##### Text passage

The 1931 New South Wales Rugby Football League premiership was the twenty-fourth season of Sydney’s top-level rugby league club competition, Australia’s first. During the season, which lasted from April until September, eight teams from across the city contested the premiership which culminated in a grand final between minor premiers Eastern Suburbs and South Sydney.

Season summary
The NSWRFL banned radio broadcasting of its matches in 1931 on the grounds that it was affecting the gates. After a year of broadcasts from nearby rooftops and ladders outside the grounds the League rescinded their ban.

Teams
 Balmain, formed on January 23, 1908, at Balmain Town Hall
 Eastern Suburbs, formed on January 24, 1908, at Paddington Town Hall
 Newtown, formed on January 14, 1908
 North Sydney, formed on February 7, 1908
 South Sydney, formed on January 17, 1908, at Redfern Town Hall
 St. George, formed on November 8, 1920, at Kogarah School of Arts
 Western Suburbs, formed on February 4, 1908
 University, formed in 1919 at Sydney University

Ladder

Finals

Grand Final

Eastern Suburbs started the match as short-priced favourites, and ran with the breeze from the western end after their captain Pope won the toss. With  Dick Brown dominating the scrums, Eastern Suburbs attacked early. The first points came at the twenty-minute mark when Lynch kicked a goal after O’Connor was penalised in front of the posts. He missed another attempt two minutes later but Easts went further ahead when Lynch kicked another goal, from a drop kick. Benny Wearing had his chance for South Sydney but was pulled down from behind by Dave Brown two yards from the line. At halftime Eastern Suburbs led 4–0.

Five-minutes after the break South Sydney seized control of the match. They attacked desperately as Treweeke, Curran and then Root hurled themselves at the Eastern Suburbs line. A scrum followed and with an overlap out wide Wearing crossed unopposed in the corner. The winger then converted his own try to give South Sydney a 5–4 lead. Eastern Suburbs then hit back with a remarkable try. Billy Hong gathered in his own twenty-five yard area, stepped through the defence to halfway, passed to Tottey who beat Morrison in a race for the ball. Dave Brown missed the goal, Eastern Suburbs led 7–5. South Sydney fullback Spillane then landed a goal from two yards on his own side of halfway to level the score at 7–all.

##########
##### Record excerpts

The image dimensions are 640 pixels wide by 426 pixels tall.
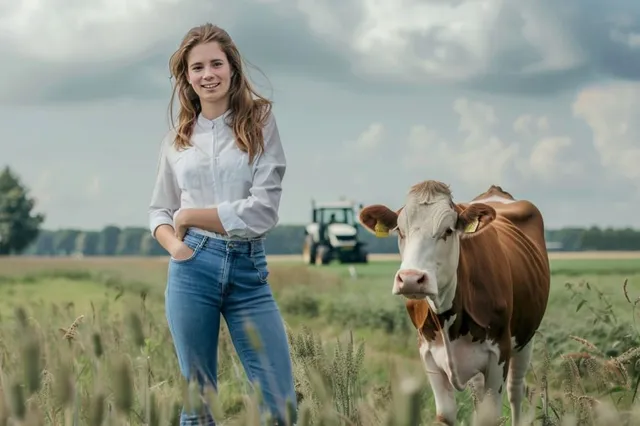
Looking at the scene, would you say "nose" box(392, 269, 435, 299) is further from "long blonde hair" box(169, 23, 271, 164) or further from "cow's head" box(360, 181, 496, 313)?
"long blonde hair" box(169, 23, 271, 164)

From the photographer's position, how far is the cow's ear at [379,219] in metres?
4.42

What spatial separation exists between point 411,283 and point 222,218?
0.95m

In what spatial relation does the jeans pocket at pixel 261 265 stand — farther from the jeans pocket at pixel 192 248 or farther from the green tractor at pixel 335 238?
the green tractor at pixel 335 238

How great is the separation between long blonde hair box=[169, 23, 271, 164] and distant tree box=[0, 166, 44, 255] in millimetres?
52658

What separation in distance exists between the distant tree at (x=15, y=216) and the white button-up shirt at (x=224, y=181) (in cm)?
5268

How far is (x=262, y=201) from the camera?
3.58 m

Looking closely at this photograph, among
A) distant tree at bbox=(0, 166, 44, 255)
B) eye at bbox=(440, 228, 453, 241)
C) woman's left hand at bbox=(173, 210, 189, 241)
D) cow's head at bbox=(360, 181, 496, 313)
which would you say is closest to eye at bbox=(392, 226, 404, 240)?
cow's head at bbox=(360, 181, 496, 313)

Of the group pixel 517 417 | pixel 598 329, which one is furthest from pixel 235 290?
pixel 598 329

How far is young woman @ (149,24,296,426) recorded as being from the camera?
360 centimetres

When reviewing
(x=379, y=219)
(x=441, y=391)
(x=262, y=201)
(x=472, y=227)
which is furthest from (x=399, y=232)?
(x=262, y=201)

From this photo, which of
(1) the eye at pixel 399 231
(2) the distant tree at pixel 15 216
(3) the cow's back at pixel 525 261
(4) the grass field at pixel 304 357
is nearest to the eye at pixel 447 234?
(1) the eye at pixel 399 231

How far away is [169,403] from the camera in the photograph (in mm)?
2119

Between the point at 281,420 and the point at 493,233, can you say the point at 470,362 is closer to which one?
the point at 493,233

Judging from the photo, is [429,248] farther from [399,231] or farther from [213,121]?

##########

__Tasks__:
A. Retype the part of the rugby league season text that opens with the words containing "Season summary" and closes with "rescinded their ban.".
B. In the records, repeat word for word the part that opens with the line containing "From this photo, which of" and runs through the end of the records.
The text and the records have nothing to do with each other.

__Responses per task__:
A.
Season summary
The NSWRFL banned radio broadcasting of its matches in 1931 on the grounds that it was affecting the gates. After a year of broadcasts from nearby rooftops and ladders outside the grounds the League rescinded their ban.

B.
From this photo, which of
(1) the eye at pixel 399 231
(2) the distant tree at pixel 15 216
(3) the cow's back at pixel 525 261
(4) the grass field at pixel 304 357
is nearest to the eye at pixel 447 234?
(1) the eye at pixel 399 231

How far away is [169,403] from the camera in the photograph (in mm)?
2119

Between the point at 281,420 and the point at 493,233, can you say the point at 470,362 is closer to which one?
the point at 493,233

Judging from the photo, is [429,248] farther from [399,231] or farther from [213,121]?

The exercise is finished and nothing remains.